Alex Salmond headed south to outline his plans for a £30 billion oil fund if Scotland said yes to independence.

Merv “the Swevere” King meanwhile used a press conference on the Bank of England’s inflation report to promise to say more in the future on the SNP’s plans to retain sterling if Scotland voted to go its own way.

The big news, meanwhile, was that Rangers Football club had entered administration. Conscious of the underlining tensions between the clubs, efforts were made to downplay any sense of joy Celtic might have had the move. Alex Salmond told the David Frost programme on Al Jazeera:

“The most diehard Celtic supporter understands that Celtic can’t prosper unless Rangers are there. The rest of the clubs understand that as well. Therefore you have to have cognisance of these things when you’re pursuing public policy.

“We’ve certainly been arguing to HMRC on one hand, and indeed to Rangers, to for goodness sake get a settlement, get a settlement and a structure over time whereby Rangers can continue because Rangers must continue for the future of Scottish football and for the fabric of the country.”

Celtic responded however by expressing its disappointment at the first minister’s comments, using a statement to argue:

“We are very disappointed with the First Minister’s claims that Celtic ‘need’ Rangers and that Celtic ‘can’t prosper unless Rangers are there. This is simply not true.

“In a series of interviews given just three days ago, we made it abundantly clear that Celtic has a well-defined strategy and a business plan independent of the fortunes of any other club. That remains absolutely the case.
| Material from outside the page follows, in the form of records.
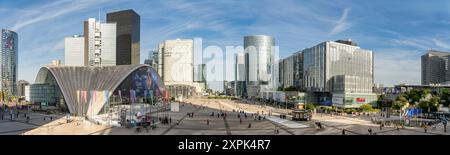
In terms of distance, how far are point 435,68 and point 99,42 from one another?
586 feet

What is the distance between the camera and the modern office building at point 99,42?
18325 cm

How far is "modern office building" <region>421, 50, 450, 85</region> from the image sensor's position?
16238cm

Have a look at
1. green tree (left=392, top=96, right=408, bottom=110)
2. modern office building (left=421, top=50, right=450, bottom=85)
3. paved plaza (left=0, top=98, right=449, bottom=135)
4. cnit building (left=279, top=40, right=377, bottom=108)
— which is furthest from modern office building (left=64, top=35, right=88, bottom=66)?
modern office building (left=421, top=50, right=450, bottom=85)

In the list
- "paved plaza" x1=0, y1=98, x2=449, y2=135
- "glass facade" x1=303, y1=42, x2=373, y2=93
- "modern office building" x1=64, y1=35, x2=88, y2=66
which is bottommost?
"paved plaza" x1=0, y1=98, x2=449, y2=135

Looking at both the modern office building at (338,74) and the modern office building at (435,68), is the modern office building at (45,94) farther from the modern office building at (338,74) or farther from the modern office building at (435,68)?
the modern office building at (435,68)

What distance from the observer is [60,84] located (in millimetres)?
80188

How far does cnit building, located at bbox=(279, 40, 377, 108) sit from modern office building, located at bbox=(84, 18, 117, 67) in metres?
108

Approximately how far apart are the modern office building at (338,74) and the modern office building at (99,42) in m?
110

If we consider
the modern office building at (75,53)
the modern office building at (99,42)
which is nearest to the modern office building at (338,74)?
the modern office building at (99,42)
“The predicament of Rangers is clearly a serious and complex matter with a whole range of possible outcomes. However, we are extremely well-qualified to make our own position clear and have no wish to see this being misrepresented for political reasons.”

The former Labour first minister, Henry McLeish sat down with “Holyrood” magazine to call on the party to up its game. He explained:

“The Labour Party faces the most critical four years in its history in Scotland. Apart from the local elections this year, we have the European elections and the referendum in 2014, Westminster elections in 2015 and the Scottish elections in 2016.

“Frankly, time is running out and we need a convincing narrative about where the constitutional question goes and we need to reconnect with the Scottish people.

“What does the party stand for and what are we offering in these big elections? It is a critical period and we are not in the best position we could be, but I think with goodwill, focus and some sincerity we can move a long, long way from where we are, but time is running out.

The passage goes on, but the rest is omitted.